Il nostro Governo ritiene che il risultato dei negoziati corrisponda in gran parte all’interesse del Paese. Stiamo tuttavia discutendo su alcuni aspetti che hanno bisogno di chiarimenti. Le consultazioni stanno per finire e il Governo ne stilerà un bilancio, definendo nel contempo i prossimi passi.
Quali prospettive vede per i rapporti economici tra la Svizzera e il Regno Unito, considerando il contesto Brexit?
Per la Svizzera il Regno Unito è un partner economico importante. Nel 2018, il mercato britannico era il sesto destinatario in ordine d’importanza delle esportazioni svizzere (8,8 miliardi di franchi) e l’ottavo mercato per quanto concerne le forniture (importazioni per 7,7 miliardi di franchi).
Per evitare emergenze causate da vuoti giuridici e garantire che le nostre relazioni commerciali possano, per quanto possibile, proseguire sulle basi attuali, Svizzera e Regno Unito hanno concluso un accordo commerciale.
Questo accordo, firmato l’11 febbraio a Berna, mantiene in larga parte i diritti e gli obblighi attualmente vigenti in ambito economico e commerciale. Inoltre, prevede l’avvio di discussioni esplorative per estendere le attuali relazioni bilaterali: in futuro si tratterà di sviluppare e aggiornare questo accordo tenendo conto degli interessi di entrambi i Paesi, in particolare mediante l’inserimento di settori aggiuntivi.
Il settore bancario e finanziario svizzero guarda anche al libero accesso ai mercati dei servizi finanziari dei Paesi UE, Italia inclusa, non ancora ottenuto. A suo parere quali sono le prospettive in questo ambito?

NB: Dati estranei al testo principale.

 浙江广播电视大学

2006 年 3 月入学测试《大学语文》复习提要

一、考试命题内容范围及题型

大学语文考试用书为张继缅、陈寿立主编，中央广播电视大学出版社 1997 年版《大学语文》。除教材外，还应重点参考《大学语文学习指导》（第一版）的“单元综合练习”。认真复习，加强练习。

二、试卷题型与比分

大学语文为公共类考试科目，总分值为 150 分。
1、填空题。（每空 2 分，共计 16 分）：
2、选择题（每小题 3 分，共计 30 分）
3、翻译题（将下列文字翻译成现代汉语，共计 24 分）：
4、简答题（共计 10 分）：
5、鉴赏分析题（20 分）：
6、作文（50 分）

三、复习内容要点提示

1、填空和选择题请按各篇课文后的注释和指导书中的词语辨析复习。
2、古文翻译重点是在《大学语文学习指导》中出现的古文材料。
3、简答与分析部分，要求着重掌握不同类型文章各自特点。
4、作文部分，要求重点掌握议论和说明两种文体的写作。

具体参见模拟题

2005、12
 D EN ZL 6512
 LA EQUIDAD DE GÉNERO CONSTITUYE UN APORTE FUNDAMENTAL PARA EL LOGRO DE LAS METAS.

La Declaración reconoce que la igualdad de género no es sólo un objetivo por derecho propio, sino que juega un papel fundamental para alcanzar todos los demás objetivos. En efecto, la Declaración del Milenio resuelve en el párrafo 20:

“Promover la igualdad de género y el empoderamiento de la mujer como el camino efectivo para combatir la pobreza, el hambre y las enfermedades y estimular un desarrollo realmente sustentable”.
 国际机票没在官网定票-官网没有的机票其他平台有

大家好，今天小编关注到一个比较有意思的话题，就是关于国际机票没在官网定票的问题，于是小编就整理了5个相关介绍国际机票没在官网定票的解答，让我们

Nel 2018, riguardo all’attuazione della direttiva europea relativa ai mercati degli strumenti finanziari (MIFID II), l’Italia ha deciso di introdurre un requisito di stabilimento per le banche di Paesi terzi. Tuttavia la Svizzera si atterrà alla tabella di marcia concordata con l’Italia nel febbraio del 2015, soprattutto perché mira ad ottenere una migliore accessibilità del mercato per le banche svizzere, in particolare per ciò che concerne i clienti privati in Italia.